--- PROVIDED RECORDS ---

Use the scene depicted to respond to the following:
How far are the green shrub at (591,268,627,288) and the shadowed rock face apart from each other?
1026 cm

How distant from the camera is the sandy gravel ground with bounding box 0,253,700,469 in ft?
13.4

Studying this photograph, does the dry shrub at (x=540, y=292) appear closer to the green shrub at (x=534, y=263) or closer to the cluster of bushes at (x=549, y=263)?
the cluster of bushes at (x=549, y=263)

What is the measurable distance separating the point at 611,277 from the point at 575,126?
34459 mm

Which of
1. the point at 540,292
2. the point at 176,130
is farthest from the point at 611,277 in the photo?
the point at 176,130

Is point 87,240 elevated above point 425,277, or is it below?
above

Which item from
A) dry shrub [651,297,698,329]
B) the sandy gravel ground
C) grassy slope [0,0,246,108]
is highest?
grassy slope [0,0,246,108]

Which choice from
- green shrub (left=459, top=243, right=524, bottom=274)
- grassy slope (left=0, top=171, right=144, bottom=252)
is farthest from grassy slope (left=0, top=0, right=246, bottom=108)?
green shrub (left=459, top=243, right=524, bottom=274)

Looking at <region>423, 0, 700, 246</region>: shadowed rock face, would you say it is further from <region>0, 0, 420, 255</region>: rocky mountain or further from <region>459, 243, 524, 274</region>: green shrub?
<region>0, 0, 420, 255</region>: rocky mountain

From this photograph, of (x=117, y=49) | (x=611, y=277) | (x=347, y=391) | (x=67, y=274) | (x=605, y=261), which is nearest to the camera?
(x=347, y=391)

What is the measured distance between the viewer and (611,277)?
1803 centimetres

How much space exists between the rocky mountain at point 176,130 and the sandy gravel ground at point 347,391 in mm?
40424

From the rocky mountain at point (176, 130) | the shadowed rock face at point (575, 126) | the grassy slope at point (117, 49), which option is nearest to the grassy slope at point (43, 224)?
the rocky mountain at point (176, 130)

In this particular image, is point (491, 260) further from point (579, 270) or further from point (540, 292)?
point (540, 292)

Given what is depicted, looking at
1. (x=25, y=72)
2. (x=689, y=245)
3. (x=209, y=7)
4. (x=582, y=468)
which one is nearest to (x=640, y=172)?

---

▶ _YOUR GOAL_: Set down, word for word, the lines of the records above from the one holding "Given what is depicted, looking at" through the end of the records, both ends included.

▶ _ANSWER FOR THE TASK_:
Given what is depicted, looking at
1. (x=25, y=72)
2. (x=689, y=245)
3. (x=209, y=7)
4. (x=582, y=468)
which one is nearest to (x=640, y=172)?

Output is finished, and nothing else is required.